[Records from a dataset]
## begin
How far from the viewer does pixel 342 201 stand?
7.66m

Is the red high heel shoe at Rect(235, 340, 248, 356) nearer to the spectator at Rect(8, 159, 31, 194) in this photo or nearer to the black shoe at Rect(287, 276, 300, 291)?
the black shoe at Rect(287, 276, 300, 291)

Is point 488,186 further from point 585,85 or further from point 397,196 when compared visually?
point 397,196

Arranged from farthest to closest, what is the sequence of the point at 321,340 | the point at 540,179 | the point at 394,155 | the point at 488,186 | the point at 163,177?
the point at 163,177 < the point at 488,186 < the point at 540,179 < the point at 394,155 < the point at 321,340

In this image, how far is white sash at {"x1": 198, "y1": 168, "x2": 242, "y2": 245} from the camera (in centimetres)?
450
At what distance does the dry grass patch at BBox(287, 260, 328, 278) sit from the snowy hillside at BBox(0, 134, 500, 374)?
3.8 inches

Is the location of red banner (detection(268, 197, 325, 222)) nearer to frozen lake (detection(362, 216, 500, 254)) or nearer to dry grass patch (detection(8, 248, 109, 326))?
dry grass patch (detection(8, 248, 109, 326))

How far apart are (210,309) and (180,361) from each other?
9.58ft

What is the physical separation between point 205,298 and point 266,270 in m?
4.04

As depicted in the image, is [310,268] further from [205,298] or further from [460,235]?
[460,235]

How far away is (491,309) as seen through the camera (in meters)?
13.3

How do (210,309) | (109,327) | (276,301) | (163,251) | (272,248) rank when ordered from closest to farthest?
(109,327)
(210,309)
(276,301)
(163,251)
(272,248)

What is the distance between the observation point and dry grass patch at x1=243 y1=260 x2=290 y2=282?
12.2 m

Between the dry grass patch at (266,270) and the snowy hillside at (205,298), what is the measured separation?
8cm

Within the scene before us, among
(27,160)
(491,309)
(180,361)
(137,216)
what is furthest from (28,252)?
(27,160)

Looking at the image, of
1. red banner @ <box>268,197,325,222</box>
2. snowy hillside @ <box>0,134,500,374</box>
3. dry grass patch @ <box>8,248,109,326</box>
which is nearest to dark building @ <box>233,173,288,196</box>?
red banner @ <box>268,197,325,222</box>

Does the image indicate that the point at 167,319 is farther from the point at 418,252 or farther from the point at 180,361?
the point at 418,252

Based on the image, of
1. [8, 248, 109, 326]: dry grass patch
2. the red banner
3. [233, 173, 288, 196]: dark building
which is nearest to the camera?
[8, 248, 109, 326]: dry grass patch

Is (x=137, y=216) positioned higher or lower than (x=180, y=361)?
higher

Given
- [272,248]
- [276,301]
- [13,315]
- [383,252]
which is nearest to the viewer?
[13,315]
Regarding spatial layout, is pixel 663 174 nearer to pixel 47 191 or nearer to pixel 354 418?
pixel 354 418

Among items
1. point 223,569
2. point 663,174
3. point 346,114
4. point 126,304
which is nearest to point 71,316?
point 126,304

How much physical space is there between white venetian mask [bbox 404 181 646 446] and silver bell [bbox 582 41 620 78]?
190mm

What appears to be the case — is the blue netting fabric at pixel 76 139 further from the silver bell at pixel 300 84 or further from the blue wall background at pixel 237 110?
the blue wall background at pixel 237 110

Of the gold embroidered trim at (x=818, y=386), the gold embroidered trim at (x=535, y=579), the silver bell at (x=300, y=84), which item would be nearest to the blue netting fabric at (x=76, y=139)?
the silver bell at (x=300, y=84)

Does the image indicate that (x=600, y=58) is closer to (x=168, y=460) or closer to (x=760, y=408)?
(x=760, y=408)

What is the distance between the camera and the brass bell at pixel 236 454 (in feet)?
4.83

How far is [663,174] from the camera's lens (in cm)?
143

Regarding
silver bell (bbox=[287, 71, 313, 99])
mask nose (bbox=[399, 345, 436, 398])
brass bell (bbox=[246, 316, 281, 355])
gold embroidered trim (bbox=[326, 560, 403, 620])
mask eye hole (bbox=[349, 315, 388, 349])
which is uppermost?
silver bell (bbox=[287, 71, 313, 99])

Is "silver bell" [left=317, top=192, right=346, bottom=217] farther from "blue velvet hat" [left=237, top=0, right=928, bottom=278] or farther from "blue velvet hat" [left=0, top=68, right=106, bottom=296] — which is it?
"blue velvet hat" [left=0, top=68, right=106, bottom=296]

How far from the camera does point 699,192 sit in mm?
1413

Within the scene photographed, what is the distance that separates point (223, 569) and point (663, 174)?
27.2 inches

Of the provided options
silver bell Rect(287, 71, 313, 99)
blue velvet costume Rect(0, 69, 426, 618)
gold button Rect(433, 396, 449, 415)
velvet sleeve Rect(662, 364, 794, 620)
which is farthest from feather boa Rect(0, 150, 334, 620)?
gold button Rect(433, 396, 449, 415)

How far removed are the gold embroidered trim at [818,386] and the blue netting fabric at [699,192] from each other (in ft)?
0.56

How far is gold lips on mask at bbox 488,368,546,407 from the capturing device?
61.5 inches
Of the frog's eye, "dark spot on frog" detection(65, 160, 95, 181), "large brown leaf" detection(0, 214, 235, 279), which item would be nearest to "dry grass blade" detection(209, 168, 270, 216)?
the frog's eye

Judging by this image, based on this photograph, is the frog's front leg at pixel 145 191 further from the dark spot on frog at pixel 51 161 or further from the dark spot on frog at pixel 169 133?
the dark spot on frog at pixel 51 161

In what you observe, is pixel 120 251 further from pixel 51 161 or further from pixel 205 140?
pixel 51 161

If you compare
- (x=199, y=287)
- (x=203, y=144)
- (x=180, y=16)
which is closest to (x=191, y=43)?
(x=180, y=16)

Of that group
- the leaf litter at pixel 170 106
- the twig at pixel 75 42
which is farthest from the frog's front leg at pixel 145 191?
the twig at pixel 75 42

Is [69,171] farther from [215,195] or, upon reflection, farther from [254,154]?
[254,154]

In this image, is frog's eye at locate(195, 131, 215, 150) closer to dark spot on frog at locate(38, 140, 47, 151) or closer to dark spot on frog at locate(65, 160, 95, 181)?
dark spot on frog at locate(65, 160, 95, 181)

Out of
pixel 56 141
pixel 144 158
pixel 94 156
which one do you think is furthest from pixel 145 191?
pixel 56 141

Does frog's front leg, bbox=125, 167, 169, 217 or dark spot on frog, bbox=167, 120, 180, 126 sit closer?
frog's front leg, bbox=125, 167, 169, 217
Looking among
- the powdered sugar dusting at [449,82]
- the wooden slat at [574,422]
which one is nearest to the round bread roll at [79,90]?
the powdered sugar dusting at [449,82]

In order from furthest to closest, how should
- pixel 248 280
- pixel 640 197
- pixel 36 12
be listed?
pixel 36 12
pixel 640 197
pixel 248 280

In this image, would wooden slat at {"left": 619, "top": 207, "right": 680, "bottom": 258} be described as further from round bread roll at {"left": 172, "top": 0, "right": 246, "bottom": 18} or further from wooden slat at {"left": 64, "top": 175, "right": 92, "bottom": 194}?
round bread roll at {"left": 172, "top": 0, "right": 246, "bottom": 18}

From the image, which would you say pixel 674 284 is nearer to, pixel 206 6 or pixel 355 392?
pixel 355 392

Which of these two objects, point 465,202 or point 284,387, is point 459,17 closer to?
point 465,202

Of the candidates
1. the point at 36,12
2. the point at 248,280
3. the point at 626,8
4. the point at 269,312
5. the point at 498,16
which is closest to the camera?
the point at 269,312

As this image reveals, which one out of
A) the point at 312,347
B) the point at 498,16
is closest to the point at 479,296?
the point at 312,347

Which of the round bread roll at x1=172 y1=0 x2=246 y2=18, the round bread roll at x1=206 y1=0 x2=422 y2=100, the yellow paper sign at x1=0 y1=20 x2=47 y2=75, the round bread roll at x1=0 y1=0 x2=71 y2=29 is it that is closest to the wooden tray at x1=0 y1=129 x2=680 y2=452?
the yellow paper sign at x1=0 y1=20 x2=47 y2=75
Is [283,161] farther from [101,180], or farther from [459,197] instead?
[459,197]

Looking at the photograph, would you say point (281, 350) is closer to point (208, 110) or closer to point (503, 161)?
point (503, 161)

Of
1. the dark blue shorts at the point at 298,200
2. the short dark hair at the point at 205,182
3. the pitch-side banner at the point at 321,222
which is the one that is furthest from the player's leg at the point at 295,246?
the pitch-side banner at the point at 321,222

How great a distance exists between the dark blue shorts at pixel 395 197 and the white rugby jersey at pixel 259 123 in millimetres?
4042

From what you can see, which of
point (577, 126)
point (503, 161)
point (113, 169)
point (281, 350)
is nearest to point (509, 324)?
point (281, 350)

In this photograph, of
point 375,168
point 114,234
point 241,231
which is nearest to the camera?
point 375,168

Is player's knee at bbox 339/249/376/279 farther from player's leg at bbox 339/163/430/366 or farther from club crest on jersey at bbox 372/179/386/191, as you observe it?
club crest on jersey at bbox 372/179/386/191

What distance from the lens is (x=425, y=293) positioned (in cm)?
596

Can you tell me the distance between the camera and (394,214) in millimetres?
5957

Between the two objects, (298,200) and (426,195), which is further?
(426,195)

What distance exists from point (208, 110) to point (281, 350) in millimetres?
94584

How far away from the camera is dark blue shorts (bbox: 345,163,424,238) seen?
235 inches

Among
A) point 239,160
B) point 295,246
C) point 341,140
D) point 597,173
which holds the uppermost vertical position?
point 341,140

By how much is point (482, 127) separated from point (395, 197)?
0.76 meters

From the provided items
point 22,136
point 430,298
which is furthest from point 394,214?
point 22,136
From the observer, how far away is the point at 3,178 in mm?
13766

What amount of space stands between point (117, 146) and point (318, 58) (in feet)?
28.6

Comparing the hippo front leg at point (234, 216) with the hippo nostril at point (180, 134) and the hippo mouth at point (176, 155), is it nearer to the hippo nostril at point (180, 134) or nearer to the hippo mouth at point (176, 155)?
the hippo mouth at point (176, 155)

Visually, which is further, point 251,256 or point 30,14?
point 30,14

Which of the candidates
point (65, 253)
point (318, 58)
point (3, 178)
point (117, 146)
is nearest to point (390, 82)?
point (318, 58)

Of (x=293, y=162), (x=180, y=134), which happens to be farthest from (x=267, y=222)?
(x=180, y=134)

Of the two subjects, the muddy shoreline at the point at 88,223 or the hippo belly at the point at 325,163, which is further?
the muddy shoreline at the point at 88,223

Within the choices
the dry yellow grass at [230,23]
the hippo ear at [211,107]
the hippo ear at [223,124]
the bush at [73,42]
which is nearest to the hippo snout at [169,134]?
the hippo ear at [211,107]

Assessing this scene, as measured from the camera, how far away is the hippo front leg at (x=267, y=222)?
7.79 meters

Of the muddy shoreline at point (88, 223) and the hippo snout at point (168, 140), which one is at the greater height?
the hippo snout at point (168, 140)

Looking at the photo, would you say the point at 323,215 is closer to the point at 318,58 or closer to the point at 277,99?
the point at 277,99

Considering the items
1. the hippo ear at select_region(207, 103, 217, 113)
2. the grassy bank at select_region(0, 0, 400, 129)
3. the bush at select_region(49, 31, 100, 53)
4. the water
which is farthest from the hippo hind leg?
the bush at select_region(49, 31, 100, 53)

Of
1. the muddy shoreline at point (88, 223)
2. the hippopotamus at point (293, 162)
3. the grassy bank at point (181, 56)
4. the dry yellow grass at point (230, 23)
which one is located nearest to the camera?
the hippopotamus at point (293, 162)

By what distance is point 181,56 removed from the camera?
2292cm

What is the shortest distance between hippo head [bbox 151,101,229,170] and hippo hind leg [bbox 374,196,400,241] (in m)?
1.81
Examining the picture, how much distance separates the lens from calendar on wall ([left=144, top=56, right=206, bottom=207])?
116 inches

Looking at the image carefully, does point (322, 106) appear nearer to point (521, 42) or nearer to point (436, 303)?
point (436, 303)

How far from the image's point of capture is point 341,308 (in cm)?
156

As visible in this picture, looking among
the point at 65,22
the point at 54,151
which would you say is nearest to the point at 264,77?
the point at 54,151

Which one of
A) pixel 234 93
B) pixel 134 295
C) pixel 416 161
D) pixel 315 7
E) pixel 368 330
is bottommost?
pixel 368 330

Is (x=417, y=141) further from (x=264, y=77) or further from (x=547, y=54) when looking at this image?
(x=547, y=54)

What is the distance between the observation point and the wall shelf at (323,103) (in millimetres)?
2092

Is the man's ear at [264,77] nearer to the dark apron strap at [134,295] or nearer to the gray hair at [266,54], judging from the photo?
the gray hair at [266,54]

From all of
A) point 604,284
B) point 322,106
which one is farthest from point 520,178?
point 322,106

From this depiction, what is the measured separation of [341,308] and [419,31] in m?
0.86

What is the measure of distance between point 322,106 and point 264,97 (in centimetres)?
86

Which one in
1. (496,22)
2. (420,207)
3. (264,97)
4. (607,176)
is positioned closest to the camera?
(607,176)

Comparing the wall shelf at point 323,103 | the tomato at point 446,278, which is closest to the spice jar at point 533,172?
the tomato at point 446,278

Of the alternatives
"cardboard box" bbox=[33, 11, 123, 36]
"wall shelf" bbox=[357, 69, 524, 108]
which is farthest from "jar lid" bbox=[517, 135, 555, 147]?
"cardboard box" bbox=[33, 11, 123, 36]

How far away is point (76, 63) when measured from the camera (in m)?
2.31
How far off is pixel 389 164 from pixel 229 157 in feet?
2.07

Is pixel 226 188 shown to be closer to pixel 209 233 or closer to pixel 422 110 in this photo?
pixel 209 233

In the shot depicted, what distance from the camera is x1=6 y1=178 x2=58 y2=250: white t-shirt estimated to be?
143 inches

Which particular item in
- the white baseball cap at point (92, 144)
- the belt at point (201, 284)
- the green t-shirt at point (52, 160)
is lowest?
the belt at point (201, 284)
## end
# Aim of the task:
Take the line in which "From all of" occurs and each subsequent line through the end; give these lines again without alteration.

# Result below:
From all of
A) point 604,284
B) point 322,106
which one is farthest from point 520,178?
point 322,106

From this depiction, what is the measured separation of [341,308] and [419,31] in m?
0.86

What is the measure of distance between point 322,106 and point 264,97 (in centimetres)?
86

Which one in
1. (496,22)
2. (420,207)
3. (264,97)
4. (607,176)
is positioned closest to the camera?
(607,176)

Comparing the wall shelf at point 323,103 | the tomato at point 446,278, which is closest to the spice jar at point 533,172?
the tomato at point 446,278

Of the alternatives
"cardboard box" bbox=[33, 11, 123, 36]
"wall shelf" bbox=[357, 69, 524, 108]
which is farthest from "jar lid" bbox=[517, 135, 555, 147]?
"cardboard box" bbox=[33, 11, 123, 36]

How far away is point (76, 63) when measured from the camera (in m)?
2.31
How far off is pixel 389 164 from pixel 229 157 in feet?
2.07

Is pixel 226 188 shown to be closer to pixel 209 233 or closer to pixel 422 110 in this photo?
pixel 209 233

In the shot depicted, what distance from the camera is x1=6 y1=178 x2=58 y2=250: white t-shirt estimated to be?
143 inches

Which particular item in
- the white baseball cap at point (92, 144)
- the belt at point (201, 284)
- the green t-shirt at point (52, 160)
is lowest?
the belt at point (201, 284)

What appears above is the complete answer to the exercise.